### Input material
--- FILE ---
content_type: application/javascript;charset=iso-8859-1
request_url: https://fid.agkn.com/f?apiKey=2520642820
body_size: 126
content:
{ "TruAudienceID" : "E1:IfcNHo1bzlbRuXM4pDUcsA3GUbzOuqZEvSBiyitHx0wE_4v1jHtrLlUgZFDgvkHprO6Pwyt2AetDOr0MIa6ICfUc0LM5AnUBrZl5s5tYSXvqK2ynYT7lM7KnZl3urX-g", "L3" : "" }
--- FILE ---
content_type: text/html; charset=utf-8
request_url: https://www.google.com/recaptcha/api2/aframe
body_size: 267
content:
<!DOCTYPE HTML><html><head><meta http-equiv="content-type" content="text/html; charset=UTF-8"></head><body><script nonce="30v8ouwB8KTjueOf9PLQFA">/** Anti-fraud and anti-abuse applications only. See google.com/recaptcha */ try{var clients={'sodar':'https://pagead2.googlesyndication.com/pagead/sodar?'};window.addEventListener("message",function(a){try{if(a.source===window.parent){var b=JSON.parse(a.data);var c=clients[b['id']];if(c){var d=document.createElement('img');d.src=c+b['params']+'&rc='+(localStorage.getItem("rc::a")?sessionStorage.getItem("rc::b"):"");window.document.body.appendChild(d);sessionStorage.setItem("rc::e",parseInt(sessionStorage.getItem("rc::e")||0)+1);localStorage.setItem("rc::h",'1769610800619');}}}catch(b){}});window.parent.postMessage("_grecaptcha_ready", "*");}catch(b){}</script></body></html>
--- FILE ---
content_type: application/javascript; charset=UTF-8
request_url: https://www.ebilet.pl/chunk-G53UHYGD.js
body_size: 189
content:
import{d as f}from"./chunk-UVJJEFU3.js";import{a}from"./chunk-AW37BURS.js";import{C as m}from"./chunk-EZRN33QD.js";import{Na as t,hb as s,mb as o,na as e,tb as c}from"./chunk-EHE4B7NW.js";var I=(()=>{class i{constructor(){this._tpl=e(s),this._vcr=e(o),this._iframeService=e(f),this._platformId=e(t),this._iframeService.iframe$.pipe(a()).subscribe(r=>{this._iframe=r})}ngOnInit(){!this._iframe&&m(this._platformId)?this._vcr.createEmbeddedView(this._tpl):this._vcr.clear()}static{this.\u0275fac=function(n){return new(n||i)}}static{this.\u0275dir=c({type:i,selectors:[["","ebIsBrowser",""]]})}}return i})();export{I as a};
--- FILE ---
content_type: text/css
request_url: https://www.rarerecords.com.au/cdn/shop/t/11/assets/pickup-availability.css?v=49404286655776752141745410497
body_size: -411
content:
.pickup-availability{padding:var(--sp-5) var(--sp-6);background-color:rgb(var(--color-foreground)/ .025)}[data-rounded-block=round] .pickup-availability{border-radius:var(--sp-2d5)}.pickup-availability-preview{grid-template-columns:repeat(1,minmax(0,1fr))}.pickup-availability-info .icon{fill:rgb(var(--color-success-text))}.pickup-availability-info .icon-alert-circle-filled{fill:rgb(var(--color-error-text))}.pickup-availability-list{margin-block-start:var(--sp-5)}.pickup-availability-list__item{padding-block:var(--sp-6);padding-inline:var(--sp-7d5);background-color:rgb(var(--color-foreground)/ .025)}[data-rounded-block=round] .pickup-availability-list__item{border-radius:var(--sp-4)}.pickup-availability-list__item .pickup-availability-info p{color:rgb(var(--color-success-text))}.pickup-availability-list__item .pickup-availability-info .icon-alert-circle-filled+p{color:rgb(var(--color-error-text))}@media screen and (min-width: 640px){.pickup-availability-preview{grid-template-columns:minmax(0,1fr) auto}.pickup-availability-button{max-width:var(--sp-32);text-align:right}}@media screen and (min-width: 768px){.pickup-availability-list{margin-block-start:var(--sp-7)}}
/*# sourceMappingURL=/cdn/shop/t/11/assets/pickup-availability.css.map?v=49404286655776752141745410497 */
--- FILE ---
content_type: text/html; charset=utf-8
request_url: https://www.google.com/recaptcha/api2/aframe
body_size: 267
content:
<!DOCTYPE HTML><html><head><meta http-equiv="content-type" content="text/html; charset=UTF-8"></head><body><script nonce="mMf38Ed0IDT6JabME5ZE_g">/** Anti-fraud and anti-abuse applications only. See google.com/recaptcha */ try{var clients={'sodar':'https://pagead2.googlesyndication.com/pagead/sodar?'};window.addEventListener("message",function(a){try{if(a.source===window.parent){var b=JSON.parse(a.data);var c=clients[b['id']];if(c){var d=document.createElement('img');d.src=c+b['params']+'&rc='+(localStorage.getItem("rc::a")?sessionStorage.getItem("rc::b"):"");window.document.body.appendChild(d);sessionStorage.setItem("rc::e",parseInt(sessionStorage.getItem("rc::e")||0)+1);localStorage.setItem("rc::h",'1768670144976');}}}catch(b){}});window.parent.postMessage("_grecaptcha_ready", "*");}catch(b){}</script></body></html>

### What is required
All of the material shown above should be written out exactly.

### Task result
--- FILE ---
content_type: application/javascript;charset=iso-8859-1
request_url: https://fid.agkn.com/f?apiKey=2520642820
body_size: 126
content:
{ "TruAudienceID" : "E1:IfcNHo1bzlbRuXM4pDUcsA3GUbzOuqZEvSBiyitHx0wE_4v1jHtrLlUgZFDgvkHprO6Pwyt2AetDOr0MIa6ICfUc0LM5AnUBrZl5s5tYSXvqK2ynYT7lM7KnZl3urX-g", "L3" : "" }
--- FILE ---
content_type: text/html; charset=utf-8
request_url: https://www.google.com/recaptcha/api2/aframe
body_size: 267
content:
<!DOCTYPE HTML><html><head><meta http-equiv="content-type" content="text/html; charset=UTF-8"></head><body><script nonce="30v8ouwB8KTjueOf9PLQFA">/** Anti-fraud and anti-abuse applications only. See google.com/recaptcha */ try{var clients={'sodar':'https://pagead2.googlesyndication.com/pagead/sodar?'};window.addEventListener("message",function(a){try{if(a.source===window.parent){var b=JSON.parse(a.data);var c=clients[b['id']];if(c){var d=document.createElement('img');d.src=c+b['params']+'&rc='+(localStorage.getItem("rc::a")?sessionStorage.getItem("rc::b"):"");window.document.body.appendChild(d);sessionStorage.setItem("rc::e",parseInt(sessionStorage.getItem("rc::e")||0)+1);localStorage.setItem("rc::h",'1769610800619');}}}catch(b){}});window.parent.postMessage("_grecaptcha_ready", "*");}catch(b){}</script></body></html>
--- FILE ---
content_type: application/javascript; charset=UTF-8
request_url: https://www.ebilet.pl/chunk-G53UHYGD.js
body_size: 189
content:
import{d as f}from"./chunk-UVJJEFU3.js";import{a}from"./chunk-AW37BURS.js";import{C as m}from"./chunk-EZRN33QD.js";import{Na as t,hb as s,mb as o,na as e,tb as c}from"./chunk-EHE4B7NW.js";var I=(()=>{class i{constructor(){this._tpl=e(s),this._vcr=e(o),this._iframeService=e(f),this._platformId=e(t),this._iframeService.iframe$.pipe(a()).subscribe(r=>{this._iframe=r})}ngOnInit(){!this._iframe&&m(this._platformId)?this._vcr.createEmbeddedView(this._tpl):this._vcr.clear()}static{this.\u0275fac=function(n){return new(n||i)}}static{this.\u0275dir=c({type:i,selectors:[["","ebIsBrowser",""]]})}}return i})();export{I as a};
--- FILE ---
content_type: text/css
request_url: https://www.rarerecords.com.au/cdn/shop/t/11/assets/pickup-availability.css?v=49404286655776752141745410497
body_size: -411
content:
.pickup-availability{padding:var(--sp-5) var(--sp-6);background-color:rgb(var(--color-foreground)/ .025)}[data-rounded-block=round] .pickup-availability{border-radius:var(--sp-2d5)}.pickup-availability-preview{grid-template-columns:repeat(1,minmax(0,1fr))}.pickup-availability-info .icon{fill:rgb(var(--color-success-text))}.pickup-availability-info .icon-alert-circle-filled{fill:rgb(var(--color-error-text))}.pickup-availability-list{margin-block-start:var(--sp-5)}.pickup-availability-list__item{padding-block:var(--sp-6);padding-inline:var(--sp-7d5);background-color:rgb(var(--color-foreground)/ .025)}[data-rounded-block=round] .pickup-availability-list__item{border-radius:var(--sp-4)}.pickup-availability-list__item .pickup-availability-info p{color:rgb(var(--color-success-text))}.pickup-availability-list__item .pickup-availability-info .icon-alert-circle-filled+p{color:rgb(var(--color-error-text))}@media screen and (min-width: 640px){.pickup-availability-preview{grid-template-columns:minmax(0,1fr) auto}.pickup-availability-button{max-width:var(--sp-32);text-align:right}}@media screen and (min-width: 768px){.pickup-availability-list{margin-block-start:var(--sp-7)}}
/*# sourceMappingURL=/cdn/shop/t/11/assets/pickup-availability.css.map?v=49404286655776752141745410497 */
--- FILE ---
content_type: text/html; charset=utf-8
request_url: https://www.google.com/recaptcha/api2/aframe
body_size: 267
content:
<!DOCTYPE HTML><html><head><meta http-equiv="content-type" content="text/html; charset=UTF-8"></head><body><script nonce="mMf38Ed0IDT6JabME5ZE_g">/** Anti-fraud and anti-abuse applications only. See google.com/recaptcha */ try{var clients={'sodar':'https://pagead2.googlesyndication.com/pagead/sodar?'};window.addEventListener("message",function(a){try{if(a.source===window.parent){var b=JSON.parse(a.data);var c=clients[b['id']];if(c){var d=document.createElement('img');d.src=c+b['params']+'&rc='+(localStorage.getItem("rc::a")?sessionStorage.getItem("rc::b"):"");window.document.body.appendChild(d);sessionStorage.setItem("rc::e",parseInt(sessionStorage.getItem("rc::e")||0)+1);localStorage.setItem("rc::h",'1768670144976');}}}catch(b){}});window.parent.postMessage("_grecaptcha_ready", "*");}catch(b){}</script></body></html>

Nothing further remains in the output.